Records drawn from a collection:
========================================

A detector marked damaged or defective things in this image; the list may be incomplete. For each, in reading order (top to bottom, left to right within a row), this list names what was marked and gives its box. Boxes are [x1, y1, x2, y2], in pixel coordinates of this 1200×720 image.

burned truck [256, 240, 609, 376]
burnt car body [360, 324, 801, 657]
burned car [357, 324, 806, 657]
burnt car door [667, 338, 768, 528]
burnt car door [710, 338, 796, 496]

========================================

▶ **WRITTEN PROBLEM**
Print every line of the records above again, verbatim and in the same order.

▶ **TASK SOLUTION**
A detector marked damaged or defective things in this image; the list may be incomplete. For each, in reading order (top to bottom, left to right within a row), this list names what was marked and gives its box. Boxes are [x1, y1, x2, y2], in pixel coordinates of this 1200×720 image.

burned truck [256, 240, 609, 376]
burnt car body [360, 324, 801, 657]
burned car [357, 324, 806, 657]
burnt car door [667, 338, 768, 528]
burnt car door [710, 338, 796, 496]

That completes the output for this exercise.